Roman. Saison 1- 0 - pilote
Saison 1- 0 - Pilote.
Ponctuel, le 5 avait quitté son terminus à 19 h 20. J’y étais monté sans enthousiasme quelques minutes plus tôt. J’avais pourtant retrouvé avec plaisir le souffle sans âme de la fermeture hydraulique. Les accélérations souples de l’embrayage automatique me rendirent à ma rêverie somnolente qui accompagnait habituellement le mouvement de ce long vaisseau articulé.
Les arrêts rythmaient sa course sans vraiment l’interrompre. A peine ondulait-il quand la vague le surprenait, imposant à chacun sa molle indifférence. Mes regards, qui ne traduisaient aucune activité cérébrale particulière, accrochaient quelques unes des images que les vitres sales déformaient.
Cet équilibre indéfinissable se nourrissait de la viscosité naturelle des choses. Il explosa en un pesant ralenti quand un mouvement plus vif que les autres mobilisa les attentions dispersées. Entraîné à l’indifférence, je n’avais rien manifesté en retour. Seule une légère accélération de mon rythme cardiaque pouvait-elle trahir mon souci de ne pas me laisser surprendre … mais par qui ?
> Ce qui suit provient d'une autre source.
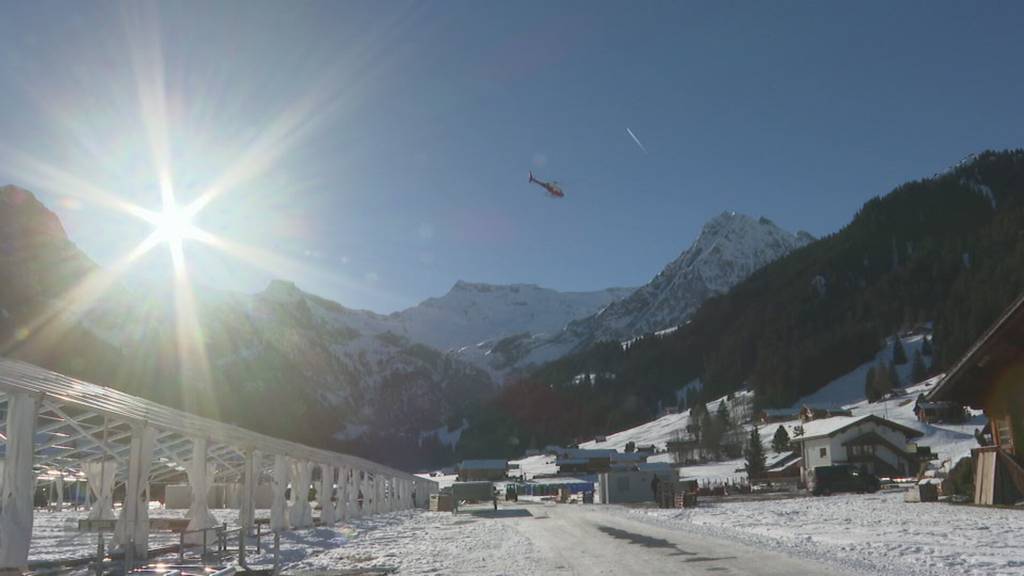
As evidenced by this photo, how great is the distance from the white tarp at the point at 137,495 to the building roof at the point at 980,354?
73.1ft

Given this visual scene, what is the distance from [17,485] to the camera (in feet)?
44.5

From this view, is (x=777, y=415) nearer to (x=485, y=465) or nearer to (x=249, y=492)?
(x=485, y=465)

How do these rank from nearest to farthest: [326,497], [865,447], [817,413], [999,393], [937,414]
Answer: [999,393] → [326,497] → [865,447] → [937,414] → [817,413]

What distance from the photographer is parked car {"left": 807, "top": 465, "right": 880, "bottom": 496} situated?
149 feet

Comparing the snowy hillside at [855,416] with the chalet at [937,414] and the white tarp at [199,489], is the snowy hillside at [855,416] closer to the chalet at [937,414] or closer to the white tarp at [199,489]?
the chalet at [937,414]

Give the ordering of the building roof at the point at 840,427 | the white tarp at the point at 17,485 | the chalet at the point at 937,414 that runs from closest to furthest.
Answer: the white tarp at the point at 17,485 → the building roof at the point at 840,427 → the chalet at the point at 937,414

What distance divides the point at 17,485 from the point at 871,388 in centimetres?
13484

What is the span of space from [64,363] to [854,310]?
201 m

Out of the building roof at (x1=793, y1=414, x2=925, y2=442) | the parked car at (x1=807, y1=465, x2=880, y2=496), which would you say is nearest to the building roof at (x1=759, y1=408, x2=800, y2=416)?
the building roof at (x1=793, y1=414, x2=925, y2=442)

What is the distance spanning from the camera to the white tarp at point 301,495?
32562mm

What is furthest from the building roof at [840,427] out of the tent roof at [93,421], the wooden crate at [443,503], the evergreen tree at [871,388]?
the tent roof at [93,421]

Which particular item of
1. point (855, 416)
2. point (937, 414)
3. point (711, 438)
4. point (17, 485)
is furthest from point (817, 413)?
point (17, 485)

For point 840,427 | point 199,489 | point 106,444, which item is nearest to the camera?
point 106,444

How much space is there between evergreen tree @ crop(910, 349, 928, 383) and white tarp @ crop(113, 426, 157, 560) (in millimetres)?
137641
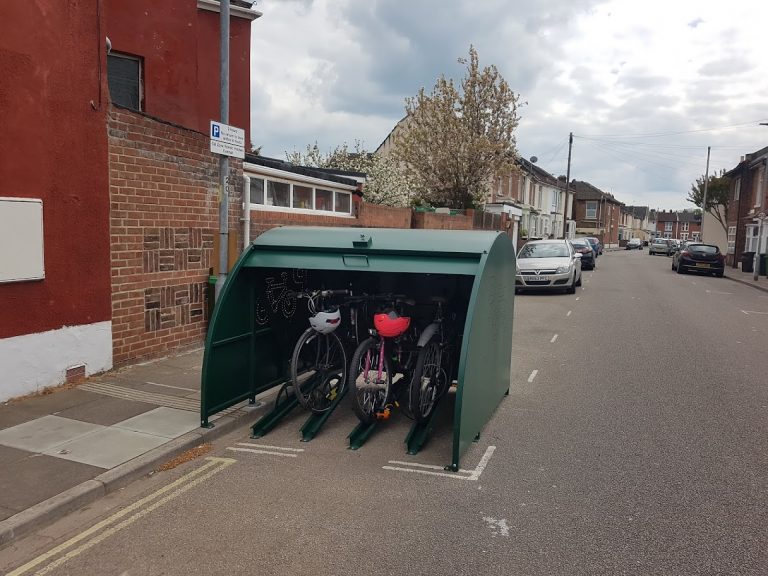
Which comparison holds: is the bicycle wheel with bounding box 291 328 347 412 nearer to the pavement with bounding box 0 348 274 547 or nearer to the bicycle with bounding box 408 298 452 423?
the pavement with bounding box 0 348 274 547

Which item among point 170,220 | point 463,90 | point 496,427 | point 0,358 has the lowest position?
point 496,427

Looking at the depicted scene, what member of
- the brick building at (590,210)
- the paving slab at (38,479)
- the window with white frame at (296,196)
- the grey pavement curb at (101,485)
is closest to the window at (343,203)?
the window with white frame at (296,196)

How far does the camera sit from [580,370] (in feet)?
27.5

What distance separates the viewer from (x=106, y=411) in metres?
5.76

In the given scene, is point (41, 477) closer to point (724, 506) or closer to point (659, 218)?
point (724, 506)

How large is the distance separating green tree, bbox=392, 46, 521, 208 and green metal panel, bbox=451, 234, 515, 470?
21.0 m

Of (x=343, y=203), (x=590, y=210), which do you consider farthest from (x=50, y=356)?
(x=590, y=210)

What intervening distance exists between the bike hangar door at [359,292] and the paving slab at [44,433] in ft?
3.56

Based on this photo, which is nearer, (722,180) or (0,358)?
(0,358)

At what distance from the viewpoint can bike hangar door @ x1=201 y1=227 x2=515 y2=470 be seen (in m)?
4.93

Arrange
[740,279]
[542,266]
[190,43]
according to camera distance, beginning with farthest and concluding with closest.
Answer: [740,279], [542,266], [190,43]

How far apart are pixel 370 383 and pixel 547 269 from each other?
1309 centimetres

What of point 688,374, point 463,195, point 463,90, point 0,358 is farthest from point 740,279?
point 0,358

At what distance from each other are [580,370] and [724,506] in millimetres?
4240
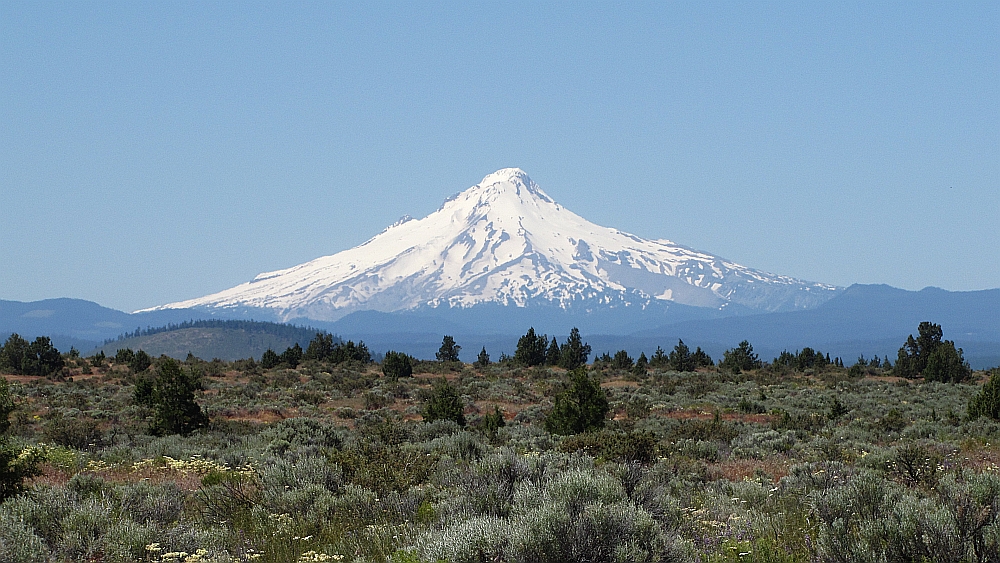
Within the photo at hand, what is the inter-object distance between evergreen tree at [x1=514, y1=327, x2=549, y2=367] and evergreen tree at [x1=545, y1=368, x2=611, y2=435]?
3735 cm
Enterré depuis des mois dans cette banlieue sans âme, j’en avais pris la couleur. L’étonnement des premiers jours avait fait place à la résignation : j’étais l’une de ces ombres grises qui, chaque matin, venait s’asseoir sans un mot sous la lumière doublement artificielle des néons. Venus de nulle part, nous laissions cette grosse boîte nous déposer un à un dans la nuit en d’hypothétiques semailles.